But you can easily open-circuit the signal connection to the inactive capsule, to leave the circuit depicted diagrammatically in Figure 1.

Not only does removal of the signal connection prevent electrical crosstalk current from flowing through the inactive capsule, it also allows the electrical crosstalk to be measured by comparing voltages at points A and B in the circuit.

The Adapter
Not a finger need be laid on the headphone to achieve this: it can be implemented using an adapter inserted between the output of the (stereo) headphone amplifier and the headphone itself.
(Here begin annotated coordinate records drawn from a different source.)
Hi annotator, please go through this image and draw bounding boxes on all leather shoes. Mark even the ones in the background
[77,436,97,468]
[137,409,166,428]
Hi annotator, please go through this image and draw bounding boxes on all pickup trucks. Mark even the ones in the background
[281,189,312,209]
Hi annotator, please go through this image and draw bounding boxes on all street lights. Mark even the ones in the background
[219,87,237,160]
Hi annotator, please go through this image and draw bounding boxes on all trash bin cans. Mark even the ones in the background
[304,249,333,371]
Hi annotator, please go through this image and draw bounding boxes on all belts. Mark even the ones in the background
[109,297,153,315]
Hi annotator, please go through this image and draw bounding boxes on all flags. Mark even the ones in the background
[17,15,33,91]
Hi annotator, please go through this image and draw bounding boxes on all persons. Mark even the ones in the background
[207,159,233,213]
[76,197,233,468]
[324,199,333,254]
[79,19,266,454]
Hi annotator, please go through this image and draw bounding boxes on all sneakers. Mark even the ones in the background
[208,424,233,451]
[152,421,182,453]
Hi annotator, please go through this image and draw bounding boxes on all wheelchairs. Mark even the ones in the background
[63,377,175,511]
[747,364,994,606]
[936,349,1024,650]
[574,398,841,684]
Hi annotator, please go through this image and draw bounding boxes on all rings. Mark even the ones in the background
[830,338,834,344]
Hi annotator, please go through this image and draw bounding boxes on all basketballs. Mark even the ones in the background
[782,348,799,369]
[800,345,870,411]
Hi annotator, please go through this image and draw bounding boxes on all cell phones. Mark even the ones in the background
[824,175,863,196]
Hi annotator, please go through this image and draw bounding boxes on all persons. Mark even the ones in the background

A picture of the one I built can be seen below: the jack plug connects to the headphone amplifier, the headphone under test plugs into the adapter's jack socket, and the two phono sockets connect to points A and B in the circuit. In my adapter the left headphone capsule is connected normally and the right capsule isolated, but it could as well be the other way round.

The Results
What results do we get using the adapter to remove electrical crosstalk in headphones with common earth impedance? Figure 2 shows an example, the headphone in this case being the Focal Spirit Professional that I reviewed recently [see HFN Dec '15].

Subjectively this headphone has an obvious headband resonance issue, by which I mean that in the impedance test I conduct for the lab report – which involves the headphone being worn while a pink-spectrum periodic noise test signal is played over the left capsule only – coloration of the noise and migration of the sound from the left towards the inactive right capsule could clearly be heard.

Both are indicators that the headband is not the acoustically inert structure we would hope it to be. Three of the four superimposed traces in Figure 2 show: 1) the uncorrected frequency response of the left capsule of the Focal Spirit Pro review sample (black trace); 2) the response measured at the right capsule – as before, on the artificial ear – when the left capsule is driven without the right capsule being open-circuit (red trace); and 3) the response measured at the right capsule when the left capsule is driven but now with the right capsule open-circuit to prevent electrical crosstalk from the common earth wiring (green trace).

All three of these responses were measured with the headband resting on the artificial head; the fourth trace (blue) shows the effect, with the isolator in circuit, of lifting the headband out of contact.

It's clear from the blue trace in particular that the Spirit Pro has a headband resonance issue, and that the use of the isolator makes this much clearer.

Two headphones measured in the earlier article were the NAD Viso HP50 [see HFN Jan '14] – which subjectively has a severe headband resonance issue – and the now discontinued Sony MDR-MA900 [HFN Oct '12], which subjectively (in the impedance test) seems to be resonance-free.

igures 3 and 4 show the results of retesting these models with and without the isolator in circuit, the trace colours being the same as for Figure 2. (There is no blue trace in the case of the Sony because its head clamping force is insufficient for the headband to be raised off the artificial head – the capsules slip.)

Marked Peak
The difference in behaviour between the NAD and Sony is remarkable. Whereas the NAD with isolator in circuit (green and blue traces) shows obvious peaks between 100Hz and 1kHz, beyond which the level shelves down, in the Sony the 100Hz-1kHz band is very well controlled, with little sign of resonance, whereas above it there is a marked peak evident at 2.7kHz.